[Problem details]
Copy the data below word for word, starting at the line that contains "How far from" and stopping after the line that contains "12.3 meters". Include both of those lines.

*** Provided data

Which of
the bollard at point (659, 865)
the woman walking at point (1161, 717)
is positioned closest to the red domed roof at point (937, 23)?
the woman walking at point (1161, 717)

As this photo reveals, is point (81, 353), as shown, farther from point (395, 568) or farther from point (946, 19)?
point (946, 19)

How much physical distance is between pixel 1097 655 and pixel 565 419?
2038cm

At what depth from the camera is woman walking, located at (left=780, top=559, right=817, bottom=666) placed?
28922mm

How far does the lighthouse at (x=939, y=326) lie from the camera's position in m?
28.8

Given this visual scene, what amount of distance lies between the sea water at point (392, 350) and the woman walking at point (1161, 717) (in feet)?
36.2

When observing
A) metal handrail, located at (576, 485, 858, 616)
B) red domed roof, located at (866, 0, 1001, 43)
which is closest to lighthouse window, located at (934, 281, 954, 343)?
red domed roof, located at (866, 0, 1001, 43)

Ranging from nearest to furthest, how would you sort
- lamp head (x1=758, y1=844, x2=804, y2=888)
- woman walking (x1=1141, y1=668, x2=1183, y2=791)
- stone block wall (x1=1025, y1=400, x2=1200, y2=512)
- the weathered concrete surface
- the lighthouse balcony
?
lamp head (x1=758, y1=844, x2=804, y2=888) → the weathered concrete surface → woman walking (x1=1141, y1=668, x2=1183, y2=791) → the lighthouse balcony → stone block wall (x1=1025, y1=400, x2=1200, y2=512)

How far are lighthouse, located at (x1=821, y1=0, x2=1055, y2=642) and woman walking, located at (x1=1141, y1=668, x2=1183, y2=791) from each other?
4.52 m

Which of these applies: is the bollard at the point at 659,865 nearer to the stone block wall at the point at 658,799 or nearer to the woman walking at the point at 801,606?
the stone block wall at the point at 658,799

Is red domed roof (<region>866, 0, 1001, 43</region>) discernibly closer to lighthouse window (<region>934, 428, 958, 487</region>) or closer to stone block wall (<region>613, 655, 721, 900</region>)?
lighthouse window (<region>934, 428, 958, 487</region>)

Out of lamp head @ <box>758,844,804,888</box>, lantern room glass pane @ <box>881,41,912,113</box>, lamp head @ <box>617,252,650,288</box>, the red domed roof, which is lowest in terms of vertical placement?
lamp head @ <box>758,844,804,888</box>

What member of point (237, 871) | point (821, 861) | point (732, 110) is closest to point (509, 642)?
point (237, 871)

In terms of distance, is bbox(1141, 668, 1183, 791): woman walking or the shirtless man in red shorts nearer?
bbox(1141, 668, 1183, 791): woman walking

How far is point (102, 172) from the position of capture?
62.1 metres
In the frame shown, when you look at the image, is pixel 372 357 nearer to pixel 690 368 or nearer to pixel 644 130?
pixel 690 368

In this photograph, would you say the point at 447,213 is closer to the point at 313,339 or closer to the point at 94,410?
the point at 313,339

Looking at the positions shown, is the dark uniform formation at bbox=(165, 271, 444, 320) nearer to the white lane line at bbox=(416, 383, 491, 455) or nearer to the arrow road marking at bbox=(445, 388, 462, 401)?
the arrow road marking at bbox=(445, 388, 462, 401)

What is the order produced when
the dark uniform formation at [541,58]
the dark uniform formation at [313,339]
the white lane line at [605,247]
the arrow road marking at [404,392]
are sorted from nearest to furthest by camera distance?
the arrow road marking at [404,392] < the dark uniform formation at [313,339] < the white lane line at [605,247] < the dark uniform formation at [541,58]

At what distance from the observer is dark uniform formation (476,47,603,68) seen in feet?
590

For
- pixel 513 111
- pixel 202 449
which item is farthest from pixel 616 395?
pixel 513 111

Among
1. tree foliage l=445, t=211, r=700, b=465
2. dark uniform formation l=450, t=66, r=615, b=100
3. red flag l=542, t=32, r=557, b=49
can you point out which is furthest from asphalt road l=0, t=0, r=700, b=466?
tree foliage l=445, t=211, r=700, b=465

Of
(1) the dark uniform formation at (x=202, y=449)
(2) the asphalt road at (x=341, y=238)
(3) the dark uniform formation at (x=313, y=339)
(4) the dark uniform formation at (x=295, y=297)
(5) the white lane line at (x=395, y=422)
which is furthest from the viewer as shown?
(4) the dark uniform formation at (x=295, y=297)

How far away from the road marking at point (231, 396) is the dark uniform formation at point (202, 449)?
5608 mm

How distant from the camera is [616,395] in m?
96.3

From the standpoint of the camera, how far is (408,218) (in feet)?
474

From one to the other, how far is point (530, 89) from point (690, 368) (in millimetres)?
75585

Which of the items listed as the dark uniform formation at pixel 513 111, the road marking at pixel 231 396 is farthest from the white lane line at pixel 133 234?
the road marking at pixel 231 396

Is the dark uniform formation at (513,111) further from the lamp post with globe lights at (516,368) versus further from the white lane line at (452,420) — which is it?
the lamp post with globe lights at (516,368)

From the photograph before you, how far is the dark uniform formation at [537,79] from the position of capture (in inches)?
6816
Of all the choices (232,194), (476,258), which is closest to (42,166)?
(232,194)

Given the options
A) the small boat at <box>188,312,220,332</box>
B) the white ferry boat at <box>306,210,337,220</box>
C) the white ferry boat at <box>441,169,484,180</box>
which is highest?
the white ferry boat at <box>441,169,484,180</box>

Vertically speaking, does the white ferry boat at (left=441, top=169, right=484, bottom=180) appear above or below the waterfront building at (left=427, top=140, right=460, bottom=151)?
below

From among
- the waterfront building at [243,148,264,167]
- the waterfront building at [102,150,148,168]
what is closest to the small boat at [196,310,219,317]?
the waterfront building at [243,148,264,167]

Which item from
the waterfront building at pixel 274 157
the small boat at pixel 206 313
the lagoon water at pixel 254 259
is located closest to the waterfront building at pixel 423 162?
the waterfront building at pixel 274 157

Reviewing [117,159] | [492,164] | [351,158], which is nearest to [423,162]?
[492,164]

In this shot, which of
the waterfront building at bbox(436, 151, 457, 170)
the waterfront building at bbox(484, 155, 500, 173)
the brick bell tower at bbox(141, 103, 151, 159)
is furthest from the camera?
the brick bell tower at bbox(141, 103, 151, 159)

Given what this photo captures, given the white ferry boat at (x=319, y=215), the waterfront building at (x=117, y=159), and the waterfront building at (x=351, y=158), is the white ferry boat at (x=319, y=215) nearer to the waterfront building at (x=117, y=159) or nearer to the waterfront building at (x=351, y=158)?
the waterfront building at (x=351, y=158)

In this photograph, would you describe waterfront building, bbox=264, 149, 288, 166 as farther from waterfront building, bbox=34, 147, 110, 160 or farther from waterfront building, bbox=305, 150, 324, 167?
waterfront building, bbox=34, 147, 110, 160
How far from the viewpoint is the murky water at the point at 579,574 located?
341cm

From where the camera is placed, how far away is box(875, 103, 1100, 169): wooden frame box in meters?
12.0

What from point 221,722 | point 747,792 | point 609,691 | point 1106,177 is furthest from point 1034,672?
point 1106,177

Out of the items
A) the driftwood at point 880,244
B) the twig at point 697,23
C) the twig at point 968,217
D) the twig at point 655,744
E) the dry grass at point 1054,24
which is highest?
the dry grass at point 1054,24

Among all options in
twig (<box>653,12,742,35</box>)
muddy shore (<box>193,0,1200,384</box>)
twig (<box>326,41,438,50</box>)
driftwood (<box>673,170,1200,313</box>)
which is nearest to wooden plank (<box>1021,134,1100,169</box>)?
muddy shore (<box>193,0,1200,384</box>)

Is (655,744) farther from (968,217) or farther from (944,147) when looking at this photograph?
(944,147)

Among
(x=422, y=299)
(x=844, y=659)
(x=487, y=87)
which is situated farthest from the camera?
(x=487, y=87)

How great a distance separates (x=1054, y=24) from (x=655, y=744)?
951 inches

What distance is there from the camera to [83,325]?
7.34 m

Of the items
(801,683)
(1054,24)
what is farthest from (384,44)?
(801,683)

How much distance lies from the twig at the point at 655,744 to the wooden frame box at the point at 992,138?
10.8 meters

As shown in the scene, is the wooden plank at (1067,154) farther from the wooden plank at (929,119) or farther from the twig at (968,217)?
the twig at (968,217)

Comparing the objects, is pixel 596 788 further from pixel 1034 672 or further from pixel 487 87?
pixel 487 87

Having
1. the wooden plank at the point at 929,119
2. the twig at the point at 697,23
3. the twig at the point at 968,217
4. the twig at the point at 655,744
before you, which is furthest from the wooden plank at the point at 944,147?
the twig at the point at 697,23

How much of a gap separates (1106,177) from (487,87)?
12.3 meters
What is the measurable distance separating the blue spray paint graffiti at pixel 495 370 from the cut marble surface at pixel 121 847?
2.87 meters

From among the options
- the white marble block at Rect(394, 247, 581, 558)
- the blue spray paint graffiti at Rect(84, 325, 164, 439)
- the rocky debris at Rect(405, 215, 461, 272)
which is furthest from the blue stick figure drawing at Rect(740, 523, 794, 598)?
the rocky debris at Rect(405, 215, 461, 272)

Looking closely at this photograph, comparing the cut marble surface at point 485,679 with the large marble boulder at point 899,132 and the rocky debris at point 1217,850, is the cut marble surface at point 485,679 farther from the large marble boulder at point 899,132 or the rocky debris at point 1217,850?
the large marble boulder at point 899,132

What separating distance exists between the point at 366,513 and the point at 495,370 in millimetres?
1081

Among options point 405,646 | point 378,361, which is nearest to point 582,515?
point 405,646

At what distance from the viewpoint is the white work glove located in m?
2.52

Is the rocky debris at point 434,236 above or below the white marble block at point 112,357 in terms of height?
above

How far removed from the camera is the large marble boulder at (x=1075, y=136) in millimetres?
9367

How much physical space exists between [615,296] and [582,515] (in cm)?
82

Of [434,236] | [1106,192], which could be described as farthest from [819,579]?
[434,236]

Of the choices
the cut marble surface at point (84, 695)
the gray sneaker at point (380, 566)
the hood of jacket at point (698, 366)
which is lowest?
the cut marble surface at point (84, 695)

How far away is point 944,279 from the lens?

******

[Answer to this exercise]
How far from the viewpoint is the murky water at the point at 579,574 located?
341cm

From where the camera is placed, how far away is box(875, 103, 1100, 169): wooden frame box in meters?
12.0

What from point 221,722 | point 747,792 | point 609,691 | point 1106,177 is furthest from point 1034,672?
point 1106,177

Out of the items
A) the driftwood at point 880,244
B) the twig at point 697,23
C) the twig at point 968,217
D) the twig at point 655,744
E) the dry grass at point 1054,24
which is highest?
the dry grass at point 1054,24

Among all options in
twig (<box>653,12,742,35</box>)
muddy shore (<box>193,0,1200,384</box>)
twig (<box>326,41,438,50</box>)
driftwood (<box>673,170,1200,313</box>)
which is nearest to wooden plank (<box>1021,134,1100,169</box>)?
muddy shore (<box>193,0,1200,384</box>)

Is (655,744) farther from (968,217) or farther from (944,147) when looking at this photograph?
(944,147)

Among
(x=422, y=299)
(x=844, y=659)
(x=487, y=87)
which is situated farthest from the camera?
(x=487, y=87)

How great a distance separates (x=1054, y=24) from (x=655, y=744)?
951 inches

What distance is there from the camera to [83,325]?
7.34 m

Of the items
(801,683)
(1054,24)
what is farthest from (384,44)?
(801,683)

How much distance lies from the twig at the point at 655,744 to the wooden frame box at the point at 992,138?
10.8 meters

As shown in the scene, is the wooden plank at (1067,154) farther from the wooden plank at (929,119) or farther from the twig at (968,217)?
the twig at (968,217)

Comparing the objects, is pixel 596 788 further from pixel 1034 672 or further from pixel 487 87?
pixel 487 87

Having
1. the wooden plank at the point at 929,119
2. the twig at the point at 697,23
3. the twig at the point at 968,217
4. the twig at the point at 655,744
before you, which is furthest from the wooden plank at the point at 944,147?
the twig at the point at 697,23

How much of a gap separates (1106,177) from (487,87)?
12.3 meters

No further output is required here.